**WHAT YOU SHOULD DO:** Keep every line of the data below that has the string "with" and present those lines.

**PROVIDED DATA:**
******
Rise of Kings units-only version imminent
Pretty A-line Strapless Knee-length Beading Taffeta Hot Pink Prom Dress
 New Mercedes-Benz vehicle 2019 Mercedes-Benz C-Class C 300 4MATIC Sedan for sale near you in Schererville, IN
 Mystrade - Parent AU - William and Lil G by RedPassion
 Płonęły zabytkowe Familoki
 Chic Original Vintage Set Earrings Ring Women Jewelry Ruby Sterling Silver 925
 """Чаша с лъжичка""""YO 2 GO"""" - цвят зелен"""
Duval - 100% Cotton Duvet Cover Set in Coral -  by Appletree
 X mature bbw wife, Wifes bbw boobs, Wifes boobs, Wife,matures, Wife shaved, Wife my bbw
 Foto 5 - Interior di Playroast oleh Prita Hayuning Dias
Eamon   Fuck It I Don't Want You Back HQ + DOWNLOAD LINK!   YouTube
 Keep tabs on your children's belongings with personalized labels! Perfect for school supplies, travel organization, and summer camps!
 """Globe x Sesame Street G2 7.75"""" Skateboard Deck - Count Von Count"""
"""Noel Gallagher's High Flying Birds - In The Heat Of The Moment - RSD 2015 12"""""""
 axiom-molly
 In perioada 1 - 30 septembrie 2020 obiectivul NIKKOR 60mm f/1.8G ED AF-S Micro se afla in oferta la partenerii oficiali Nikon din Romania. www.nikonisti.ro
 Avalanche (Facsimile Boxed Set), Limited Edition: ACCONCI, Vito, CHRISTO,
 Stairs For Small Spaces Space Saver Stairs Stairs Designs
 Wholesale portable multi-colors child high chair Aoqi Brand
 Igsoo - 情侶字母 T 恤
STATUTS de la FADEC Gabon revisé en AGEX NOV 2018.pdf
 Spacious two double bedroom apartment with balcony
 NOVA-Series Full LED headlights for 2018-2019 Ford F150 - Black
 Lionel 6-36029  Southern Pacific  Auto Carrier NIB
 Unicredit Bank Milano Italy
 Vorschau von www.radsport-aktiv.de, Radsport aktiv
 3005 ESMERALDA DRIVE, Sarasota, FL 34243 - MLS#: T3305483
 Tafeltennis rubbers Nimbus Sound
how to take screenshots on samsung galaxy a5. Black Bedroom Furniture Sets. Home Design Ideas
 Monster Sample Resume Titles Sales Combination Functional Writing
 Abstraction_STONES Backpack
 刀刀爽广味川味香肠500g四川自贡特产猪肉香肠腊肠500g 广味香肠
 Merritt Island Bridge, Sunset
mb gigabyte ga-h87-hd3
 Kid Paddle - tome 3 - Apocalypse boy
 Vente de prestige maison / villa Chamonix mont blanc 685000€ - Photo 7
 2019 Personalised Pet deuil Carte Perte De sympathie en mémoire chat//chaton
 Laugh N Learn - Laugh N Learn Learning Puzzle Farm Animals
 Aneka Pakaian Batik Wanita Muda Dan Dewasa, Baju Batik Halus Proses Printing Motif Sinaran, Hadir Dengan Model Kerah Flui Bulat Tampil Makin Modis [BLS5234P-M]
******
**SOLVED EXERCISE:**
 Keep tabs on your children's belongings with personalized labels! Perfect for school supplies, travel organization, and summer camps!
 Spacious two double bedroom apartment with balcony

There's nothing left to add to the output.